TEXT PROVIDED:
(begin)

Data flow analysis: DepGraph
Overview:
This article deals with the dataflow analysis in binary programs. There are many algorithms and articles about this vast subject, so we will only cover a sample of them, highlight their advantages and drawbacks, then we will introduce the DepGraph (for dependency graph) algorithm implemented in Miasm.
This analysis is based on Miasm revision 6fef06f. The corresponding Elfesteem revision is 1ee9171.
Some details on the implementation/examples can be found in the article/slides/video published in the SSTIC conference: Graphes de dépendances : Petit Poucet style (WARNING: French material!).
Problem
In binary analysis, a recurrent problem is to track back a register or memory value (we will call them variables in the rest of the blog entry).
To present the problem, we will use a simplified representation instead of barbarous assembly. Here is a first example:
Here are some questions which can be asked when reversing such a program:
- Which lines are involved in the computation of the final value of a?
- What are the possible values of a?
Use-Def
The Use-Def algorithm returns, for a given use of a variable X, all the definitions of this variable X that can reach that use without any other intervening definitions. This is very useful to extract only the lines which have an impact on a desired variable. But those properties are computed independently of the path taken during the execution, which means that the resulting analysis is the union of all potential paths. Here is an example:
The result of the use-def algorithm for this example is the following:
The solution shows that both branches are important, but you cannot retrieve the different values of a and b directly from this result ((2, 2) and (3, 1)).
Path-sensitive
To get those values, you can use a path-sensitive algorithm. Such an algorithm will generate all possible paths which reach the desired definition of a. The advantage is that you will effectively get the right values. But this analysis is known to explode combinatorially in presence of multiple branch and loops.
In this example, the path sensitive algorithm will return 3, 5, 7, 9, … Dealing with this problem is an active research area, and is outside the scope of this post.
Other
Many other algorithms exist (Tainting, Slicing, …) but they are either too restrictive (cannot have different solutions in simple if/then/else cases) or too exhaustive (explosion in nested loops).
DepGraph
The Dependency Graph is an algorithm somewhere between path-sensitive and path-insensitive. The goal is to have the distinguishable values whenever it’s possible, and to return the different paths containing loops in relevant cases.
The main idea is to back track values in every path which only generates new variable dependencies.
In the first example, the algorithm will return only one solution:
a_lbl2 <- b_lbl1
b_lbl1 <- c_lbl0
c_lbl0 <- 0x0
In the if/then/else example, the algorithm will consider taking both branches independently. Since each branch generates a different variable dependency set, two solutions are returned:
First solution:
a_lbl3 <- b_lbl1, c_lbl0
b_lbl1 <- 0x2
c_lbl0 <- 0x1
Second solution:
a_lbl3 <- b_lbl2, c_lbl0
b_lbl1 <- 0x3
c_lbl0 <- 0x1
Note those solutions do not include any loop, so we can compute the value of a in each case.

(end)

STORED DATA:
(begin)

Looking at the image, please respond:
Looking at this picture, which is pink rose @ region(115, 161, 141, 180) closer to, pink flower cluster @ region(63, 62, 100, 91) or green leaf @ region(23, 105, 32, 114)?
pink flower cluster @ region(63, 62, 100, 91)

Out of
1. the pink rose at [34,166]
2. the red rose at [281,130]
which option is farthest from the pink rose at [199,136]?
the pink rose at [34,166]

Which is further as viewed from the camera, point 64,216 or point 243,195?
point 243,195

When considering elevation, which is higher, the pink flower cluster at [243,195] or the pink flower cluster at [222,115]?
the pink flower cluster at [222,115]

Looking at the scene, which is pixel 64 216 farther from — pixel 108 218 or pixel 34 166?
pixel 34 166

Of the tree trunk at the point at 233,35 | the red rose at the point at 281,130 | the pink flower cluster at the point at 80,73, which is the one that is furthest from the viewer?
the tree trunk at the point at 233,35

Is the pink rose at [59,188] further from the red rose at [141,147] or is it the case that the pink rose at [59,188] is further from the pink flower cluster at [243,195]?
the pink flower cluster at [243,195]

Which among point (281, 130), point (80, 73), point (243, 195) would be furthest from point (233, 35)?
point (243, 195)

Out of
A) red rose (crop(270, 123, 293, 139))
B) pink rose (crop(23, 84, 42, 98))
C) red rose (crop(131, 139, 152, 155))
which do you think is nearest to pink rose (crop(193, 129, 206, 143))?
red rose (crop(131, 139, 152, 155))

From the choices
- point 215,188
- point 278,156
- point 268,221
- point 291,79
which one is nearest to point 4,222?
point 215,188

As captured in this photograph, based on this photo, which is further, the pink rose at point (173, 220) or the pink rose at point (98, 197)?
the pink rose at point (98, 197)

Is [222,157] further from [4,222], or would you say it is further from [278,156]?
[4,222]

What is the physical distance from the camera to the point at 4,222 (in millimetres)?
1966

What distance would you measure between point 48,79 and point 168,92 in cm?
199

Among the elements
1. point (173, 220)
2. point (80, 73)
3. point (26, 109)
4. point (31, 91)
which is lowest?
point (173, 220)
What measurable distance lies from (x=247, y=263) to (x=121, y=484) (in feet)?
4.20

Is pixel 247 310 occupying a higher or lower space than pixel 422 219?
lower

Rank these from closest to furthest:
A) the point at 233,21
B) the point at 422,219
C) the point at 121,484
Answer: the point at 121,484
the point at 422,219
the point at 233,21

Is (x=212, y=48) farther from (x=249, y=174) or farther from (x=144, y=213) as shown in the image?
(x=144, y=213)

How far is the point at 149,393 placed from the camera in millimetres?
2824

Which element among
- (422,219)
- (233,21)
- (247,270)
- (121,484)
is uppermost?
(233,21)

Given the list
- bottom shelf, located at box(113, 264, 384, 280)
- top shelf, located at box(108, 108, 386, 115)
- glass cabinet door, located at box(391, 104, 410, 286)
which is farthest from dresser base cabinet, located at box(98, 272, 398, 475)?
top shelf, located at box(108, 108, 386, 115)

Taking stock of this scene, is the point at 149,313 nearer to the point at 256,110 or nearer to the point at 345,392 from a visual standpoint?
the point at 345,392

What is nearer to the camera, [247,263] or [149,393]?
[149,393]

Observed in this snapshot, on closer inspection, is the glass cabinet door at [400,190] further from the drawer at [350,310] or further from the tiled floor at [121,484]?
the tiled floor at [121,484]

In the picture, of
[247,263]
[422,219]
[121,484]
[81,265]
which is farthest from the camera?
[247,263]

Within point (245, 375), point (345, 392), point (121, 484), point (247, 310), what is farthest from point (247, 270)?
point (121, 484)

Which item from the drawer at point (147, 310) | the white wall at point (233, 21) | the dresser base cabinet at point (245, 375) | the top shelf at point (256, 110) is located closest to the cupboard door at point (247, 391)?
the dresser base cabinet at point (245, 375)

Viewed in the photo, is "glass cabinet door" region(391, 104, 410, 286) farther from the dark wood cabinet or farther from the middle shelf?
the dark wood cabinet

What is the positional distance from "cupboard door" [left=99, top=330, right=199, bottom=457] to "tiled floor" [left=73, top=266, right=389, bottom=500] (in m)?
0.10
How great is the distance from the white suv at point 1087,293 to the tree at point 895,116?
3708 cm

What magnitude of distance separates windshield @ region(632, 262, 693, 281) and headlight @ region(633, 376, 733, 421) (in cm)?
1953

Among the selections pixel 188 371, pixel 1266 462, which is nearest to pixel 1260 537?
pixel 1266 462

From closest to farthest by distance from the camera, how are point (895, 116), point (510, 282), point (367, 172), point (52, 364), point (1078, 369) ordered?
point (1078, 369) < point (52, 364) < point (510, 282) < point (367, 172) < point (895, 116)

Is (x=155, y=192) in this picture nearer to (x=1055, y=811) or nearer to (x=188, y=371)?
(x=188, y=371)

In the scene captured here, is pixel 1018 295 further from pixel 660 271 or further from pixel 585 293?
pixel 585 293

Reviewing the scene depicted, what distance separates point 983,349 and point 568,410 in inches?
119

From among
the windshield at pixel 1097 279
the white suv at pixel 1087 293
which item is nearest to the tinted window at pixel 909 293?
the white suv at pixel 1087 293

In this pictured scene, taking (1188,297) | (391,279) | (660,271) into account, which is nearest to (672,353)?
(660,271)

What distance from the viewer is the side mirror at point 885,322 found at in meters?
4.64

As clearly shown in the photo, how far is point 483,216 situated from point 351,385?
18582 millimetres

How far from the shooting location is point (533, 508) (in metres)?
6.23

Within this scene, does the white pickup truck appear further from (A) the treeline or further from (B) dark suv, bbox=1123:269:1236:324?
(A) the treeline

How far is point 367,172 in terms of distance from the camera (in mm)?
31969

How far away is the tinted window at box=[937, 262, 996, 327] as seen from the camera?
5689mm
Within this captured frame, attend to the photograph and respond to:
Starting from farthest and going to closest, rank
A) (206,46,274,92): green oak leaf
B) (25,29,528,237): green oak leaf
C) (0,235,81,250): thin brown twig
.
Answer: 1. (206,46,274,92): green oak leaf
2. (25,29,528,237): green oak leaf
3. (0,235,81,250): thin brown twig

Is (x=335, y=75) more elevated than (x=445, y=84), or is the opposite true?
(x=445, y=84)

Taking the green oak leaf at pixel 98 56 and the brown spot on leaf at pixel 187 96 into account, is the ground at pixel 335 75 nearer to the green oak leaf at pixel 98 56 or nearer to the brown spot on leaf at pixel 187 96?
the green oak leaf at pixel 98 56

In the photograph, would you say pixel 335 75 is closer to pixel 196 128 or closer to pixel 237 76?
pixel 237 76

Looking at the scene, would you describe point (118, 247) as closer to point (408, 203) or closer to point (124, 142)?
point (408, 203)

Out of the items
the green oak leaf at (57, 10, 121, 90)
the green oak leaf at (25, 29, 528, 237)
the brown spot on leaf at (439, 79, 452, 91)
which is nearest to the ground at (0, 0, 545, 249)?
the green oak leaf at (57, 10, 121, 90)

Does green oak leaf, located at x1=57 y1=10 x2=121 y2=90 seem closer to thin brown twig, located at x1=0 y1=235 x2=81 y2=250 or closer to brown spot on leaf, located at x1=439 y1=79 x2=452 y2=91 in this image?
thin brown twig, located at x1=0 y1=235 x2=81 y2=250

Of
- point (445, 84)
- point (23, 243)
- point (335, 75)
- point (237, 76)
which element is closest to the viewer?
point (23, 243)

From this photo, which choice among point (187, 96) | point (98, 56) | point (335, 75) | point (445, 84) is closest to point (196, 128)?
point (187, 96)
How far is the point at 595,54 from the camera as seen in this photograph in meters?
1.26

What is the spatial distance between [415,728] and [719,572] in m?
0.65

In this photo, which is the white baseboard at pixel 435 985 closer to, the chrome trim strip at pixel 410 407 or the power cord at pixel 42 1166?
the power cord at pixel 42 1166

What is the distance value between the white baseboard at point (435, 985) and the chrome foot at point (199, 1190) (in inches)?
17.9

(end)

WHAT TO DO:
1. List the section headings that appear in the data flow analysis article, not counting its title.
2. Continue the data flow analysis article from the point where it stops.
The material that comes after the data flow analysis article is separate from it.

THE RESULTS:
1.
Overview
Problem
Use-Def
Path-sensitive
Other
DepGraph

2.
In the loop example, things are getting complicated. Let’s run the algorithm. We are tracking a in the block lbl2. It depends on b, so we are now tracking b. lbl2 has only one parent, lbl1, so we are now tracking b in lbl1, in which it’s modified, b_lbl1. As the equation is b = b+1, we are still tracking b in the parents of lbl1. In this case, lbl1 has two parents: lbl0 and lbl1, so we will split the analysis here.
Let’s consider lbl0 first. b is written by a constant, so no more variables are tracked, and we have our first solution (without any loop).
First solution:
a_lbl2 <- b_lbl1
b_lbl1 <- b_lbl0, 0x2
b_lbl0 <- 0x1
The second solution considers lbl1 as parent. b_lbl1 now depends on itself, and we are still tracking b. As we created a new dependency (b_lbl1 depends on b_lbl1) and lbl1 has two parents, we will split the analysis again. We have reached the same point than before, but with a different state.
Let’s take lbl0 as parent. b is written with a constant, so no more variables are tracked, and we have our first solution (involving a loop).
Second solution:
a_lbl2 <- b_lbl1
b_lbl1 <- b_lbl1, 0x2
b_lbl1 <- b_lbl0, 0x2
b_lbl0 <- 0x1
The remaining analysis needs to loop again in the lbl1 block. The variable b depends on b_lbl1, and we reached the top of the block lbl1 to propagate the analysis in every parent.
But hey! This state has already been reached and did not add any new variables dependencies in its analysis. This state has already been handled and can be dropped. As no more analyses are queued, the algorithm ends.
In the end, we then have two solutions:
- one without any loop (we execute lbl1 exactly once), in which we can compute the value of a (3)
- another one, which can execute the block lbl1 two or more times (in which we cannot give all the solutions)
Let’s take another example to analyze the algorithm’s output.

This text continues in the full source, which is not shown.